All the land is one block with the heifers contract-reared. A further 10ha of silage ground is purchased as a standing crop annually.

According to Tom, the biggest challenge on the farm is the weather as the land is very variable, with half of the land down near the estuary liable to flooding during very wet weather when the river breaks the banks. The other half of the farm is very dry and subject to drought in dry conditions. With limestone rock so close to the surface, the farm burns up really quickly.

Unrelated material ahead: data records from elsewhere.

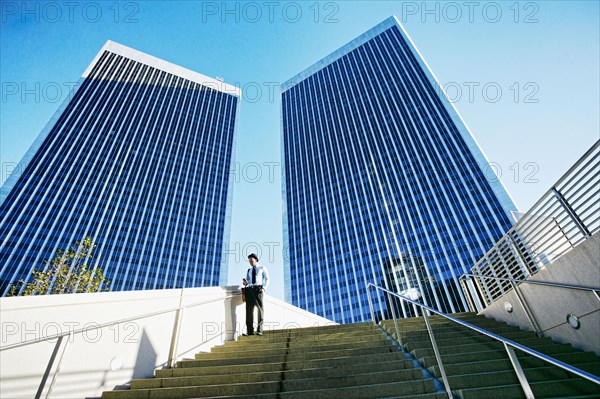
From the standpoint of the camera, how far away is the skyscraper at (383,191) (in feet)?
187

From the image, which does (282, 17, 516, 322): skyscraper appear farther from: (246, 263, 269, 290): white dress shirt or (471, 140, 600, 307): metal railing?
(246, 263, 269, 290): white dress shirt

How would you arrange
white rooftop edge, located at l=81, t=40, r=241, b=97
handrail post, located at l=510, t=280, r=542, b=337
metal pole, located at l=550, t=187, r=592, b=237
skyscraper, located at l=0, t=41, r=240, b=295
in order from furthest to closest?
white rooftop edge, located at l=81, t=40, r=241, b=97
skyscraper, located at l=0, t=41, r=240, b=295
handrail post, located at l=510, t=280, r=542, b=337
metal pole, located at l=550, t=187, r=592, b=237

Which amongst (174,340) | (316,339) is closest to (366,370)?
(316,339)

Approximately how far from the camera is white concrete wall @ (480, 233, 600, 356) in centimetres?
420

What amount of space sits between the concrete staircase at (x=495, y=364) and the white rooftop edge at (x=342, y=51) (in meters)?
101

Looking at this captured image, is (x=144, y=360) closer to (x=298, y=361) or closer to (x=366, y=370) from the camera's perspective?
(x=298, y=361)

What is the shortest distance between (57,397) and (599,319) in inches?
272

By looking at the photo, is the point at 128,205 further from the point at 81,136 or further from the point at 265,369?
the point at 265,369

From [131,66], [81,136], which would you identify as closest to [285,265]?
[81,136]

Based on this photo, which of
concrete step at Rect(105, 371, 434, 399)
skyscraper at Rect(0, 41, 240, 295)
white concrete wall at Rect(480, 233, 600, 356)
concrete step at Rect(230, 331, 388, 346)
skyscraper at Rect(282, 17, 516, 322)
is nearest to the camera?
concrete step at Rect(105, 371, 434, 399)

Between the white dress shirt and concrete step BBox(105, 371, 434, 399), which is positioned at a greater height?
the white dress shirt

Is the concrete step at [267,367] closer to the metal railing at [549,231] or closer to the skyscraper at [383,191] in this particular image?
the metal railing at [549,231]

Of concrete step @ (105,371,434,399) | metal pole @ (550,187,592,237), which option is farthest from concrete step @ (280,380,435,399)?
metal pole @ (550,187,592,237)

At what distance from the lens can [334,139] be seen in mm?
84125
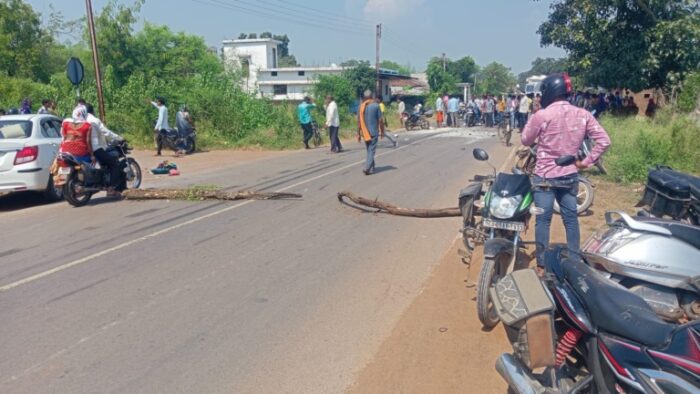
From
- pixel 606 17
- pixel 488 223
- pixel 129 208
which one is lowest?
pixel 129 208

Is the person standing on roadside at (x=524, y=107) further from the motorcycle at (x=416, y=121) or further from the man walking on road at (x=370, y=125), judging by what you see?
the man walking on road at (x=370, y=125)

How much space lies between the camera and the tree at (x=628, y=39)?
720 inches

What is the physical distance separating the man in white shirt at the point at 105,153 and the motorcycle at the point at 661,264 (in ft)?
29.7

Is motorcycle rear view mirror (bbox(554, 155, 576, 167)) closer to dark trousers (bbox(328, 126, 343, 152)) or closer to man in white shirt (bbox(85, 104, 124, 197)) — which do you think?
man in white shirt (bbox(85, 104, 124, 197))

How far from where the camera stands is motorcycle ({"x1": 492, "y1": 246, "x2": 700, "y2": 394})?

The plus side is that it is free-draining and so early spring grazing is possible, something Tom has a long history of doing and has been a mentor for other farmers in the locality in terms of grassland management.

Tom has bred a fantastic herd of cows with the herd of all black-and-white cows averaging 3.83% protein and 4.44% fat last year.

Total milk solids sold to Kerry was 455kg MS/cow in 2020 from 680kg of meal per cow. The herd EBI is a very impressive €190 and the cow liveweight is 580kg when they are mature.

The maintenance sub-index is €18 and most of the herd is primarily New Zealand breeding.

Tom does four milk recordings per year and one-third of the herd got teat sealer only last year at drying off, with no obvious effect on SCC or mastitis this year, with an average SCC of 79,000.

Labour

In terms of labour, Tom is helped out in springtime by a person who does two hours’ work each morning – cleaning cubicles and feeding calves. He also gets to help train a Green Cert student most years, plus he has family help when required. His daughter, Alison, was helping out on the day the judges arrived.

He does once-a-day AI and once-a-day milking in February and also feeds the cows at night, so most of them calve during the day.

Tom is using mostly protected urea on the grazing block and pasture sward on the silage ground. Recent soil test results show a reduction in phosphorus on some fields, so he is planning to use more 18:6:12 on the low-index fields.